The museum makes for an ideal backdrop for a play that takes us back in time to the Victorian era. Director Kath Kunde cleverly uses this to her advantage, the first act of the play that’s set in an English courthouse is staged in the museum itself. The audience is then moved to the theatre at the back of the museum for the remainder of the play, which takes place aboard the good ship Venus.
Sailing South has some fun moments of audience interaction throughout, including two singalongs to Botany Bay. It’s easy to feel the sense of community and fun the cast and crew bring to the show. The passionate amateurs are clearly having a ball with their depictions of petty criminals and landed gentry on their way to an uncertain new life in Australia. Stand out performers are Roy Nunn as Toby, Darsha Hockings as Polly, Barbara Wyatt as Lavinia and Stuart Fisher as Eustace.

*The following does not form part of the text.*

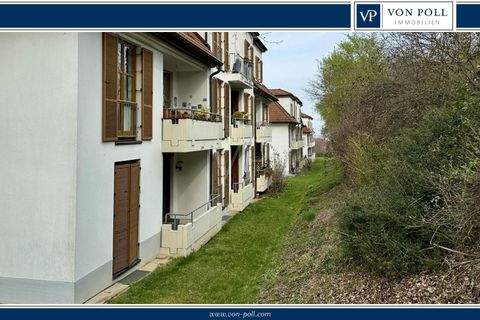 Dresden Wohnungen, Dresden Wohnung kaufen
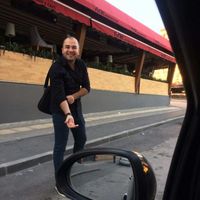 Fotos de Ahmet Yılmaz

Judith Prior’s script is light-hearted fun, packed with puns and giving the cast plenty of opportunities to get a laugh from the audience. There are also some solid visual gags alongside the verbal humour. Audiences shouldn’t expect historical accuracy with the text either, as a lot of modern language and references are included for comical effect.
Costuming by Donna Preston is effectively evocative of the era while also providing a cohesive look. The comically oversized captain’s hat for Eustace is a clever addition. Lee-Ann Smith’s set design for the ship is successful at setting the scene while giving the performers plenty of different areas in which to play.
Sailing South is light entertainment with a true Aussie flavour that can be enjoyed by audiences young and old.